Document ID
AN-SEC-ZTP-001
Version
1.1
Classification
Public
Effective
Mar 22, 2026
Next Review
Sep 22, 2026
Reviewed By
CEO & Compliance Team

The Principle

A cybersecurity incident has a containment perimeter. A compromised account can be disabled. A malicious email can be purged. A breached database can be isolated. The damage, while serious, is bounded by the systems affected.

An AI incident has no containment perimeter. When a language model learns a cultural hallucination from contaminated training data, that hallucination propagates to every user who queries the model. When a biased annotation enters a training pipeline, the bias is amplified across every model iteration. When a content moderation error misclassifies legitimate Afghan political speech as extremism, the affected users lose their voice on a platform serving millions.

AI incidents are different from cybersecurity incidents in their propagation speed, their amplification potential, their difficulty of reversal, and their impact on populations who may never know they were affected. Ariana Nexus’s AI Incident Response framework addresses this difference — providing structured procedures for detecting, classifying, containing, remediating, and learning from AI-specific incidents that the general cybersecurity incident response framework was not designed to handle.

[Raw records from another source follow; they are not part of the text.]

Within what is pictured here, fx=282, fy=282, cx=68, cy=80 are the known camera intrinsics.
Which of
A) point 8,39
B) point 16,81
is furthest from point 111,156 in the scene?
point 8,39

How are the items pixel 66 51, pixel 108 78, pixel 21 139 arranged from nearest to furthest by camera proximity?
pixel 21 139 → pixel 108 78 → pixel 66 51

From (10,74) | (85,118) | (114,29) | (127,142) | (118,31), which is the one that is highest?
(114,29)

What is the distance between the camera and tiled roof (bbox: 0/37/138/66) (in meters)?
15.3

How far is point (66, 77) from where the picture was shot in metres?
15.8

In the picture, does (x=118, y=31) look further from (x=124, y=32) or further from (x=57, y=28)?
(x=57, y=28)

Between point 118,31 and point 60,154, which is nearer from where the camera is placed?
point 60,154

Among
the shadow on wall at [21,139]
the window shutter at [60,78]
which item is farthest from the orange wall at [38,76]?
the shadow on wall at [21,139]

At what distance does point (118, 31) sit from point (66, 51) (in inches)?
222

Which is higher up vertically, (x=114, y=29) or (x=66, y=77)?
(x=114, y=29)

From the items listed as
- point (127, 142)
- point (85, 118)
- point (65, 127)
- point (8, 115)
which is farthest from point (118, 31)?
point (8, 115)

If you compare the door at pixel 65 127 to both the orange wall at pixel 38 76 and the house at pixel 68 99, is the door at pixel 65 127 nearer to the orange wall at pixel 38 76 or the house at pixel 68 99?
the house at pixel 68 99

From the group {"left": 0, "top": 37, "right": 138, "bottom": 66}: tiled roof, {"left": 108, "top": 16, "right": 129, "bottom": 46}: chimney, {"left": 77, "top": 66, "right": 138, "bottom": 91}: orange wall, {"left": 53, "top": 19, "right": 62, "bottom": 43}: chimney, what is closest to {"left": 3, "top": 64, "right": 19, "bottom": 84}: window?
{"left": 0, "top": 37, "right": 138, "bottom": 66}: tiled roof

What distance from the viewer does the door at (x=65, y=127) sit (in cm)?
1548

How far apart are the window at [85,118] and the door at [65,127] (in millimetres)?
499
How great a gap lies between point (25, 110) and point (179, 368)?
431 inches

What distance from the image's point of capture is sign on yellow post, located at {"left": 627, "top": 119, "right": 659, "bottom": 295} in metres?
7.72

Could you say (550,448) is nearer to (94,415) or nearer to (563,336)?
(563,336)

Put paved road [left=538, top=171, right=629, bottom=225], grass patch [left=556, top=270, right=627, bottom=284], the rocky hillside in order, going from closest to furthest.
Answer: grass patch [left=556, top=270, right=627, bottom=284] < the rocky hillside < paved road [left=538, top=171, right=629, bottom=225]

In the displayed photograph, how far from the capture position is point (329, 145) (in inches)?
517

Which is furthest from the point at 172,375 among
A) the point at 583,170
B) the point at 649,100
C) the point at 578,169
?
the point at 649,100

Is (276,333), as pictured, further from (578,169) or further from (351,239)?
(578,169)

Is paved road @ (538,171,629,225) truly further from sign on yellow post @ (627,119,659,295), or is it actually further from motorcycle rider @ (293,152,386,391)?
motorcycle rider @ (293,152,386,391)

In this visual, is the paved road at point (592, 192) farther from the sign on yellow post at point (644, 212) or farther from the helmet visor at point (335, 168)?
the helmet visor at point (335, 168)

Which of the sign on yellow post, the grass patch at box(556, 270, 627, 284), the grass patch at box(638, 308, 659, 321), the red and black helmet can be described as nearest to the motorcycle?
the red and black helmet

Integration with General Incident Response

Unified IRP with AI-Specific Procedures

Ariana Nexus operates a single, unified Incident Response Plan aligned with NIST SP 800-61 Rev. 3 (finalized April 2025; supersedes Rev. 2). The IRP incorporates the CSF 2.0-aligned incident response life cycle model. AI incidents are handled through this same IRP, with AI-specific procedures that supplement the general framework:

What the general IRP provides: Incident classification structure, escalation paths, communication templates, evidence preservation procedures, post-incident review methodology, and regulatory notification workflows.

What the AI-specific procedures add: AI incident taxonomy (distinct from cybersecurity incident categories), cultural hallucination severity integration (CHS scale), AI-specific containment actions (model output withdrawal, annotation quarantine, pipeline suspension), proactive client notification for quality findings, and AI safety community contribution protocols.

This integrated approach ensures that AI incidents benefit from the same governance structure, accountability chain, and documentation standards as cybersecurity incidents — while receiving the specialized treatment that AI-specific risks require.

AI Incident Taxonomy

Ariana Nexus classifies AI incidents into seven categories, each with distinct detection methods, containment strategies, and notification requirements:

Category 1: Cultural Hallucination Event

Definition: Discovery of a cultural hallucination (fabricated practice, dialect conflation, religious misattribution, or historical fabrication) in an AI output that has been delivered to a client or that exists in a dataset being used for model training.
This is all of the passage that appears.